Le premier ministre israélien, Benyamin Nétanyahou, a déclaré avoir échangé avec le président américain, Donald Trump, à propos des négociations en cours avec l’Iran pour la réouverture du détroit d’Ormuz et en vue d’un accord final sur le programme nucléaire iranien.
Lors de cette conversation, « le président Trump et moi avons convenu que tout accord final avec l’Iran doit éliminer le danger nucléaire », a affirmé M. Nétanyahou sur le réseau social X. « Cela signifie démanteler les sites d’enrichissement nucléaire de l’Iran et retirer son matériau nucléaire enrichi de son territoire », a-t-il souligné, avant d’insister : « Ma politique, comme celle du président Trump, reste inchangée : l’Iran n’aura pas d’armes nucléaires. »

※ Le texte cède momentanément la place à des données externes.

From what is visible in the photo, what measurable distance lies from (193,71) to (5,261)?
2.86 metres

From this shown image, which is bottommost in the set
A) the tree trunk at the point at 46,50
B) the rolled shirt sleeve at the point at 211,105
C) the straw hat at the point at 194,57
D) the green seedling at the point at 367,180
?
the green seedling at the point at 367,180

En outre, Donald Trump « a également réaffirmé le droit d’Israël à se défendre contre les menaces sur tous les fronts, y compris le Liban », a ajouté le premier ministre israélien, en référence au Hezbollah pro iranien.

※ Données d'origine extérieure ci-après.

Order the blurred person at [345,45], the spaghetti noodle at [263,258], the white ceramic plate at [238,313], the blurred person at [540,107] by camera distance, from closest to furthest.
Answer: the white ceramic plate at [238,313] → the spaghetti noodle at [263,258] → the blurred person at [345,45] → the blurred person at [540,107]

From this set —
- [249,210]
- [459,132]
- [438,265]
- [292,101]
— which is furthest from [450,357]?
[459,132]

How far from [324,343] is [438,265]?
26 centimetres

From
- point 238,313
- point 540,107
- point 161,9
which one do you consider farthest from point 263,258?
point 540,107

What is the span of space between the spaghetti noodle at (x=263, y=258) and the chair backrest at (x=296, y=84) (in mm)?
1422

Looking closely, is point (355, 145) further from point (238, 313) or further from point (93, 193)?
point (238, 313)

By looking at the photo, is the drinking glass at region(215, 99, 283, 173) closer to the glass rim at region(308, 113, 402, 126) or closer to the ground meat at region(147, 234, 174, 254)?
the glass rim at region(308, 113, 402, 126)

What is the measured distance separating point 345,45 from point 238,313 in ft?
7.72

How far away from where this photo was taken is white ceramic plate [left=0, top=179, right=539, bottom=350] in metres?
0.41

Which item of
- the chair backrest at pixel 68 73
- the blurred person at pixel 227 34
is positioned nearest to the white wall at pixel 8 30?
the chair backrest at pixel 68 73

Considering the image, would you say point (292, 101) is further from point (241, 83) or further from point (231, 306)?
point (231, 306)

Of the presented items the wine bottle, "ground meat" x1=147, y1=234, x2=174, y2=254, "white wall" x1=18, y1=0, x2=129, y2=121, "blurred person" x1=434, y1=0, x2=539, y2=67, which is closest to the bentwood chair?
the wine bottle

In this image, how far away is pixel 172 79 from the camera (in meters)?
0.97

Plusieurs élus républicains affirment leur opposition au projet
d’accord de Donald Trump avec l’Iran
Les dernières déclarations de Donald Trump, assurant que les
Etats-Unis n’entendaient pas « se précipiter » en vue de conclure
un accord avec l’Iran, semblent répondre aux critiques émises dans
son propre camp ce week-end sur les perspectives d’un compromis,
vu par certains élus républicains comme trop favorable à l’Iran,
l’ennemi juré des Etats-Unis.
Les sénateurs Ted Cruz et Lindsey Graham, tout comme Mike Pompeo,
secrétaire d’Etat de Donald Trump lors de son premier mandat, ont
fait part de leur opposition à ce que l’Iran bénéficie
prochainement d’avantages tels que la possibilité de vendre
librement son pétrole.
M. Cruz a estimé sur X que l’issue pourrait être une « erreur
désastreuse ».
« Cela n’a aucun sens pour moi », a renchéri dimanche le sénateur
républicain sortant Thom Tillis sur CNN. « Nous parlons
aujourd’hui d’une position selon laquelle nous pourrions accepter
que les matières nucléaires restent en Iran. Comment cela peut-il
avoir un sens ? De même, un cessez-le-feu de soixante jours, et le
fait de s’attendre à ce qu’ils libèrent le détroit d’Ormuz avant
que les termes de l’accord ne soient fixés, me semblent également
discutables », a-t-il dit.
Selon le média Axios, un éventuel accord prévoirait le
prolongement pour soixante jours du cessez-le-feu actuellement en
vigueur, période durant laquelle le détroit d’Ormuz serait
rouvert, l’Iran vendrait librement du pétrole et des négociations
auraient lieu sur le nucléaire iranien.
« J’ai l’impression que cet accord va en fait nous ramener au
statu quo d’avant-guerre », a déclaré pour sa part dimanche le
sénateur démocrate Chris Van Hollen sur la chaîne Fox News.